The main puppet characters (the Abbott, the Dandy, the Financier, the King, the Chief of Police, the Prime Minister) had, according to Ptushko, "from two to three hundred interchangeable heads with various facial expressions".

==Production==
- Many scenes in which dolls and the living actor participated, were removed frame by frame, as usual animation movies. Thus it was necessary to the actor not to move for a long time while phases of the movement of dolls were removed.
- When scoring animated part of the movie Liliputians spoke by the accelerated voices of adults. Petya, on the contrary, spoke the slowed-down teenager's voice.
- Figures of capitalists were molded in the spirit of posters of those times: ugly, big-bellied, on thin legs. At the same time each figure was peculiar, individual. Figures of workers were less ugly, but all are stuck together on one template, from plasticine, on a wire framework. Their figures entirely from one-color material, with well traced lines of persons, but thus it is impossible even to understand, whether there are shirts on them.
- In the movie eras sometimes mix up:
  - capitalists drive about in cars, but in ancient wigs;
  - Fo-Lya is represented in a dress coat, but wears the fitting leggings and a wig;
  - soldiers use gas masks, but are dressed in armor (though in general their silhouettes reminds the French soldiers of the end of World War I — the Intermilitary period).
  - The chief of secret police is dressed in a "musketeer's" suit of the 17th century, with jack boots and a wide hat with a feather, and the first minister already of fashion of the beginning of the 18th century — in a wig, a camisole and drawers. At the same time police officers are dressed as classic English "bobbies" — in raincoats, capes and high helmets, and firefighters are equipped in the form typical for the first half of the 20th century and the 1930s.
- Small mistake: though Petya in a dream was in English clothes, at it found a matchbox, the member book of Osvodovets and a notebook on the native language, all with inscriptions in Russian. Liliputians, certainly, both read and speak Russian, all resolutions and decrees are also in Russian. But on an arsenal "ARSENAL" (Latin script) is written.
- Ilya Ilf and Evgeny Petrov mention in the book One-storey America that during a walk on Broadway they saw New Gulliver in an American cinema.

==Reception==
Writing for The Spectator in 1936, Graham Greene gave the film a good review, commenting that "even if the theme seems to us a little dusty, [...] the execution and invention awake our admiration". Comparing the story to Alice in Wonderland, Greene notes that "there are moments of delightful satire", and praises "the marvellous ingenuity of the puppets [as] beyond praise. One soon begins to regard them as real people and to give critical applause to the performers."

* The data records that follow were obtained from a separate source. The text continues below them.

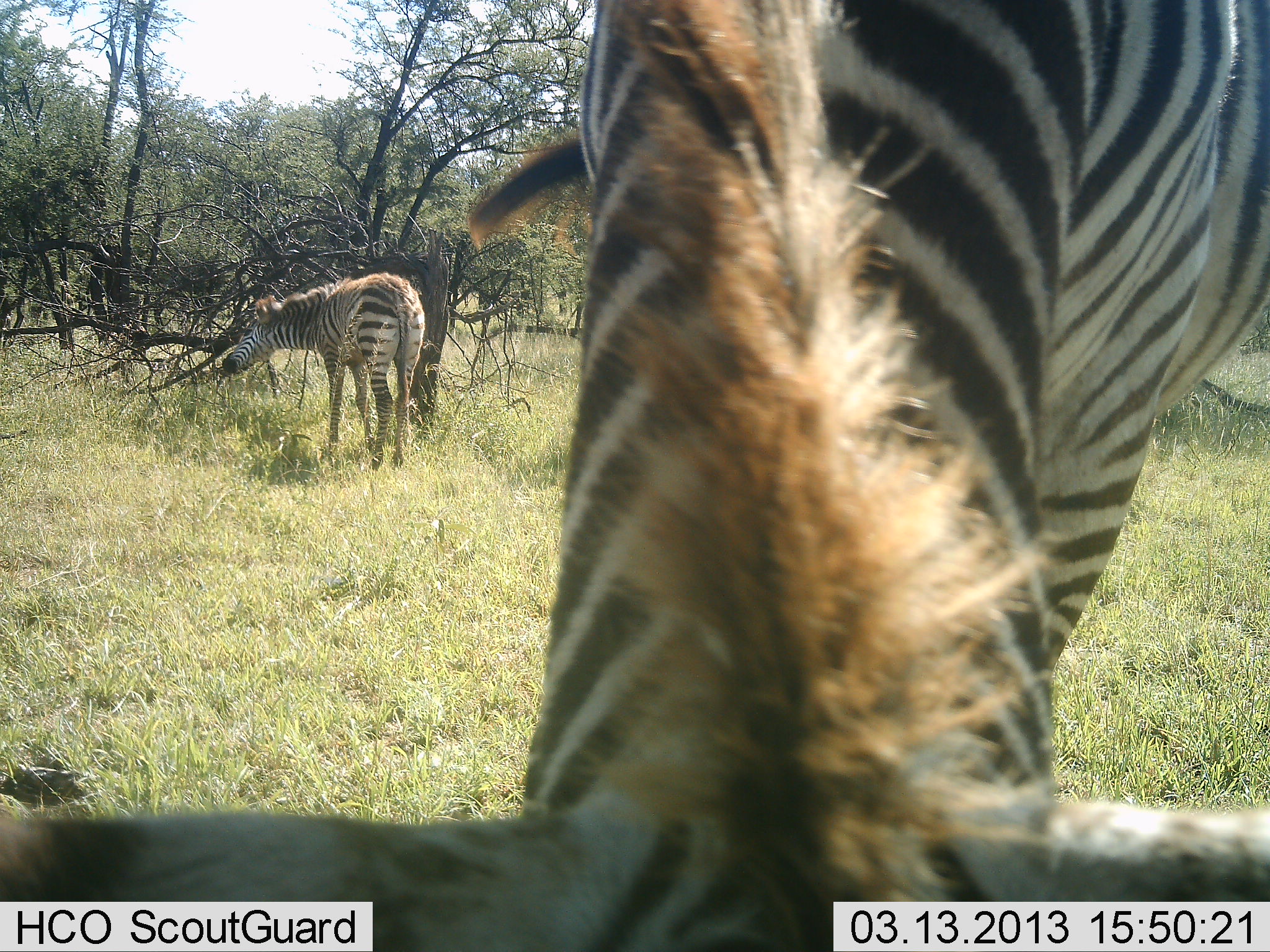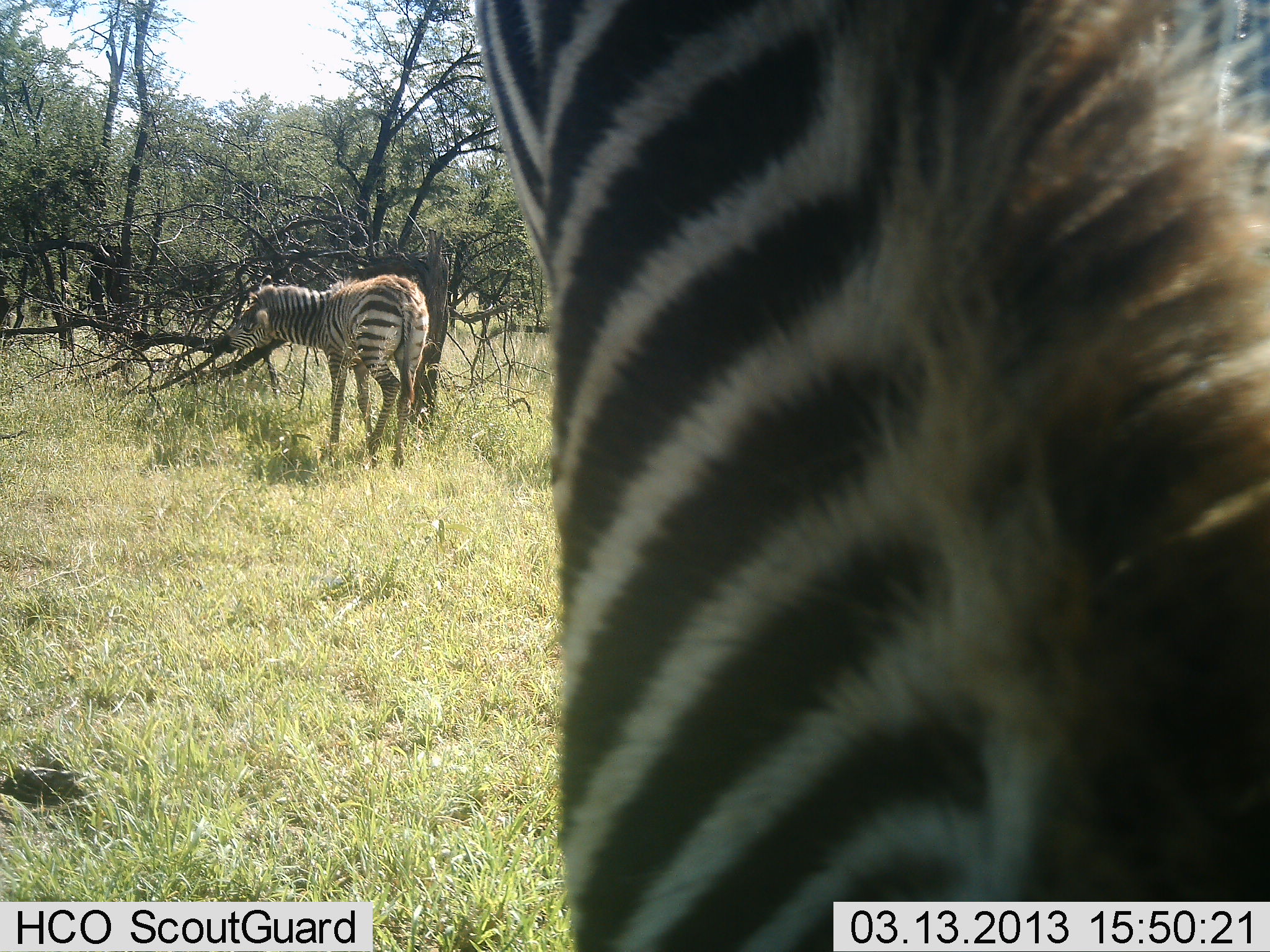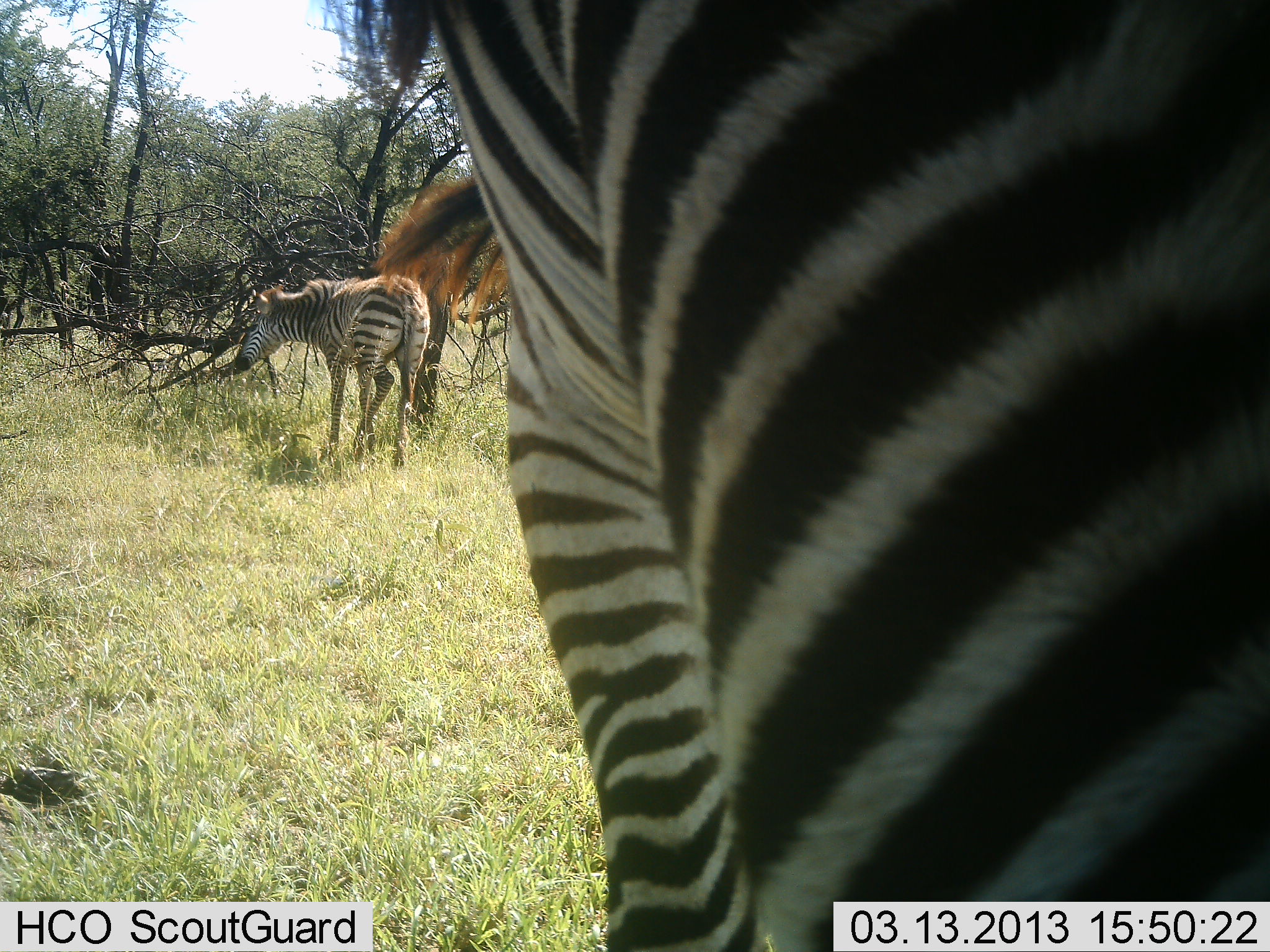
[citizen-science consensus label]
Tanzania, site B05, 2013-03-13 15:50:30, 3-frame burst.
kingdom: Animalia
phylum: Chordata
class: Mammalia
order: Perissodactyla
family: Equidae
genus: Equus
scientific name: Equus quagga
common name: plains zebra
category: zebra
Zebra (plains zebra) (Equus quagga), count 2. Behavior (volunteer vote fractions): standing 49%, resting 3%, moving 16%, interacting 8%. Young present (vote fraction): 19%. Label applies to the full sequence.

Charlie Chaplin gave high praise to the movie. Czech directors, founders of Czech animation Karel Zeman, Jiri Trnka and Hermina Tyrlova acknowledged the influence of the film on their work. The New Gulliver "served as an example of the innovative use of the possibilities of the animated screen, and in particular the art of the film puppet, an immediate inspirational impulse in the work".

==Video release==
At the beginning of the 1990s, the movie was released on videotapes by the film association "Krupnyy Plan". At the beginning of the 2000s, it was reissued on VHS by the Master Teyp company.

On 10 March 2005, the movie was released on DVD by Soyuz Video studio. Restored versions of the movie on DVD were also issued by the Retro-klub, Vostok V, Videobaza and Music-treyd company.